Return verbatim the rows below, from the line containing "Does this photo" through the end of the rows, including both ends.

▸ RECORDS SHOWN
►
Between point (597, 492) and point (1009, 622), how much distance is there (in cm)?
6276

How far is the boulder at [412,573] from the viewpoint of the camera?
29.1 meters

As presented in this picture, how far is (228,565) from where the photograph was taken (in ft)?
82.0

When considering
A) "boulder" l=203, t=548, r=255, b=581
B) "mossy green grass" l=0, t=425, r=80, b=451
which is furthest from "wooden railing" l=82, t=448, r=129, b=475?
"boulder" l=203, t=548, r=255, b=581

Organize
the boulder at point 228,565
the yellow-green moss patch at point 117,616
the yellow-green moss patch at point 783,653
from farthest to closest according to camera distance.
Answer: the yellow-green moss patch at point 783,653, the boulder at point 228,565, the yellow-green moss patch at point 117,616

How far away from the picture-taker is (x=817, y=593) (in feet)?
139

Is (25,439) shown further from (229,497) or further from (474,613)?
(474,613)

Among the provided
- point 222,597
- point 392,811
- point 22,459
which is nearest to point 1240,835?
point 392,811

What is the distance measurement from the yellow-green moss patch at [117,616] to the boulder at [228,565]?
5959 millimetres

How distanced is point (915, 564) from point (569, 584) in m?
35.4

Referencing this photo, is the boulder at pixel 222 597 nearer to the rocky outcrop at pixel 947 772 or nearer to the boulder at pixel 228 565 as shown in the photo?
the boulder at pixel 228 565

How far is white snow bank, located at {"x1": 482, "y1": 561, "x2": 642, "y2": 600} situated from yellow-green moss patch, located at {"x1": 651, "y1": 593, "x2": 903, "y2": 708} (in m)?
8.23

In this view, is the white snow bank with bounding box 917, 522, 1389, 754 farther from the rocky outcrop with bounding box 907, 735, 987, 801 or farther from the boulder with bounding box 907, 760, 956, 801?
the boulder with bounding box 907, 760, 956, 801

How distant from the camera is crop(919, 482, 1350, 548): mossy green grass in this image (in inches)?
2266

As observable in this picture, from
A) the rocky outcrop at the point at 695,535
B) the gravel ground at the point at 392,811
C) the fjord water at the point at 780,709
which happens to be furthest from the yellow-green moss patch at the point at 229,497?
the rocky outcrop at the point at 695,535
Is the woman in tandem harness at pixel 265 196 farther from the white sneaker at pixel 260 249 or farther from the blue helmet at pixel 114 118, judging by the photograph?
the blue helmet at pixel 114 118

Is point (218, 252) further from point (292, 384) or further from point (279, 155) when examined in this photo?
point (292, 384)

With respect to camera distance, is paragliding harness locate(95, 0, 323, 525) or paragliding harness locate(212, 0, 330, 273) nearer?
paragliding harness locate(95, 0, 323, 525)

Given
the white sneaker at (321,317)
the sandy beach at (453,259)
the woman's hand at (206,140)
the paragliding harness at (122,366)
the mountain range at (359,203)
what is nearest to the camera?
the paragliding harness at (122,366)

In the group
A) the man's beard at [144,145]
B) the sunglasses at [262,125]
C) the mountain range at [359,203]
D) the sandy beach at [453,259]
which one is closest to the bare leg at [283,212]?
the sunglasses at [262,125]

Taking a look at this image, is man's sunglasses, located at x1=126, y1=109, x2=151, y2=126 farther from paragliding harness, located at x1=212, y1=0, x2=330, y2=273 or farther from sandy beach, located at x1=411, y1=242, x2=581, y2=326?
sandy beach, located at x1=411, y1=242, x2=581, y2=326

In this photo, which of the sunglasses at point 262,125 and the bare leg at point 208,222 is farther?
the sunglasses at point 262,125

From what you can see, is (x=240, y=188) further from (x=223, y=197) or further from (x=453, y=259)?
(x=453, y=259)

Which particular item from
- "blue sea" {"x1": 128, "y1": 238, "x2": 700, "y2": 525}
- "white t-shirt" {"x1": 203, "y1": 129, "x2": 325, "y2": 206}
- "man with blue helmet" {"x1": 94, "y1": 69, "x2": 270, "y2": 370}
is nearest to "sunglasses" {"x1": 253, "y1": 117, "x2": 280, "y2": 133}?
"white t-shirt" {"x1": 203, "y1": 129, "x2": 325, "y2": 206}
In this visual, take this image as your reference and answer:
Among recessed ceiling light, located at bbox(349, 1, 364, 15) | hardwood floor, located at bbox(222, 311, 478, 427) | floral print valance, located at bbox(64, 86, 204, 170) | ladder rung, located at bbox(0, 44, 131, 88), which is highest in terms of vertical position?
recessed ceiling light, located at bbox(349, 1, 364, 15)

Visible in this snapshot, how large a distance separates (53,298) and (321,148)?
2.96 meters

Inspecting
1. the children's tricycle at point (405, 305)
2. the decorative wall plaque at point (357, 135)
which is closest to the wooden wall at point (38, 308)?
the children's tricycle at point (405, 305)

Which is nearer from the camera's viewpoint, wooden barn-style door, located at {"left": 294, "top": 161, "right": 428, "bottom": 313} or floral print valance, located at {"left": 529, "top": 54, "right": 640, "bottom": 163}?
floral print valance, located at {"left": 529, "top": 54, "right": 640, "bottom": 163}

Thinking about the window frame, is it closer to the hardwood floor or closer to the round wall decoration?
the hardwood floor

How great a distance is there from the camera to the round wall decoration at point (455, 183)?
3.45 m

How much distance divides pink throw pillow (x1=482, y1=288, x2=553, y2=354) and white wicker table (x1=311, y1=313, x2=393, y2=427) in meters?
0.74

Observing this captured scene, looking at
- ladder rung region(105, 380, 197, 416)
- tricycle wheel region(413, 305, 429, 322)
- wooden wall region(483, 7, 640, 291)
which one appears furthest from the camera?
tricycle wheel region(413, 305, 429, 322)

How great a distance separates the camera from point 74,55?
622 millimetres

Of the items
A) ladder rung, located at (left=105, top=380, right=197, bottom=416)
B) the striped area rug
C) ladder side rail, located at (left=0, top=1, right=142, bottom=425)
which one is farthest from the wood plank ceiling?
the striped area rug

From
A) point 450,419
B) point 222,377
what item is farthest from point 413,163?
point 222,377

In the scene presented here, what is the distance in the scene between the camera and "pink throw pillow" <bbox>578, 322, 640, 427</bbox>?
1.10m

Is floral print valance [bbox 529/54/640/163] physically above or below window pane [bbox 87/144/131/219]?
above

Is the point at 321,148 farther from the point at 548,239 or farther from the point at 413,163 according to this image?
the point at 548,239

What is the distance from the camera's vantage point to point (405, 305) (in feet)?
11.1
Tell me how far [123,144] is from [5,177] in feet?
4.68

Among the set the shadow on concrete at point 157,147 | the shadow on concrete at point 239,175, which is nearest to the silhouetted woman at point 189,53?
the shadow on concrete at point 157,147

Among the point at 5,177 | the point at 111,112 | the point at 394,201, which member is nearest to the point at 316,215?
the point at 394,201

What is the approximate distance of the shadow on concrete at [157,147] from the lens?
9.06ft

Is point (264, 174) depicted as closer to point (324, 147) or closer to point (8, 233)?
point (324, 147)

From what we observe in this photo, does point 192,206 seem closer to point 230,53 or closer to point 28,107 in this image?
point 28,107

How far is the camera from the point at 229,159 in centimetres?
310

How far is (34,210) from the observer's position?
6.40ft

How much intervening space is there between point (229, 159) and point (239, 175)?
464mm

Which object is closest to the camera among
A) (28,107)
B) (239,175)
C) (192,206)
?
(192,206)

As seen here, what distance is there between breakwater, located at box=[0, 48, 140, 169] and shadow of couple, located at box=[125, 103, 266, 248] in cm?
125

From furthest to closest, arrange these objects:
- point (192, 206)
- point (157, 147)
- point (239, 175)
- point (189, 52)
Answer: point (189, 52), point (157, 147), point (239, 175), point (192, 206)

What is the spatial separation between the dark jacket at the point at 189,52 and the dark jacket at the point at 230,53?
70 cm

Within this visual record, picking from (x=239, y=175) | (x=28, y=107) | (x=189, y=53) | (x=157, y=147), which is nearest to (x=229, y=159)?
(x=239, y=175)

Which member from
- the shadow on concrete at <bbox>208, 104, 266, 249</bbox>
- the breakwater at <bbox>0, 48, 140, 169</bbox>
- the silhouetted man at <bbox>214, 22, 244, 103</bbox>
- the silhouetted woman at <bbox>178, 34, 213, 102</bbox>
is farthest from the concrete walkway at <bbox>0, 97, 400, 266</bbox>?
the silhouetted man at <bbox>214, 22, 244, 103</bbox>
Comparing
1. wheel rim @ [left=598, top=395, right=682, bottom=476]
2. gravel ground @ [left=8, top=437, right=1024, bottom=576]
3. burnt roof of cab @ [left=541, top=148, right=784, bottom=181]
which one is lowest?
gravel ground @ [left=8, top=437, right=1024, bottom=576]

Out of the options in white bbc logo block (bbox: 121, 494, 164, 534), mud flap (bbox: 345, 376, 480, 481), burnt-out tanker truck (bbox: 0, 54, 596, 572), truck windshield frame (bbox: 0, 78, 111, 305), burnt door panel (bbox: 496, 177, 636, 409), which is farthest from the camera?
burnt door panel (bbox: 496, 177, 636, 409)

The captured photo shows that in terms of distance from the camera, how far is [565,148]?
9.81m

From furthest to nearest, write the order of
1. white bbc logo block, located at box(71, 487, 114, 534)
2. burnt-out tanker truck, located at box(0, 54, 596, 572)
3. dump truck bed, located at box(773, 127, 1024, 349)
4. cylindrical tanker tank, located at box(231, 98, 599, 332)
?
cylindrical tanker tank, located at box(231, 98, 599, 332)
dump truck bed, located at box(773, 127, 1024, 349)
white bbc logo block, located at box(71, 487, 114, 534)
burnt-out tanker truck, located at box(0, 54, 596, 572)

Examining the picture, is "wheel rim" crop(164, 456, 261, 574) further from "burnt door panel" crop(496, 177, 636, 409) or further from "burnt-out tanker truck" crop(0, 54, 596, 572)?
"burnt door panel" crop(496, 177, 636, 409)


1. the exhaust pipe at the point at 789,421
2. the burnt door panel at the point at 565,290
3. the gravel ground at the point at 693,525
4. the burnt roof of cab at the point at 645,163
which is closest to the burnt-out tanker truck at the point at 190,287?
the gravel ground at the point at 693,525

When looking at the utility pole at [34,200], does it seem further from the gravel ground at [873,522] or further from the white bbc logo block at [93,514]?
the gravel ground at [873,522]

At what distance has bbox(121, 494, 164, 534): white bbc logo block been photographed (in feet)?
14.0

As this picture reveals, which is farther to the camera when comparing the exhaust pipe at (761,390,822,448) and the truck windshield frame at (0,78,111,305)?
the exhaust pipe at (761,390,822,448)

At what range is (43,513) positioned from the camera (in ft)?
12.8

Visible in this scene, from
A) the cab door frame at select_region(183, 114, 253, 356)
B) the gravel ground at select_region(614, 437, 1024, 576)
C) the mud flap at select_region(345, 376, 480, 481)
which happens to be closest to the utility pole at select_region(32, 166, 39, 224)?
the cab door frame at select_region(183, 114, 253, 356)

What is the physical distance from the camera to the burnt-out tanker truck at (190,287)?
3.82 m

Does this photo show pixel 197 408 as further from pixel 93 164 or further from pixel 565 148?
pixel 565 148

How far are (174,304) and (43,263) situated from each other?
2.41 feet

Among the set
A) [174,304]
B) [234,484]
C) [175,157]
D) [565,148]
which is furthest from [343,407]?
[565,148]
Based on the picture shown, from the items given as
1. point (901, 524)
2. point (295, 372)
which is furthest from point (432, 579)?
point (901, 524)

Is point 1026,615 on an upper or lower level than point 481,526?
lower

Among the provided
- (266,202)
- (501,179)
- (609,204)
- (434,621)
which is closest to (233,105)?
◄
▸ REPLY TO THE EXERCISE
Does this photo show pixel 197 408 as further from pixel 93 164 or further from pixel 565 148?
pixel 565 148

How far are (174,304) and (43,263) situated from each other?
2.41 feet

Among the set
A) [174,304]
B) [234,484]
C) [175,157]
D) [565,148]
which is furthest from [343,407]?
[565,148]
Based on the picture shown, from the items given as
1. point (901, 524)
2. point (295, 372)
which is furthest from point (432, 579)?
point (901, 524)

Is point 1026,615 on an upper or lower level than point 481,526?
lower

Among the provided
- (266,202)
- (501,179)
- (609,204)
- (434,621)
which is closest to (233,105)?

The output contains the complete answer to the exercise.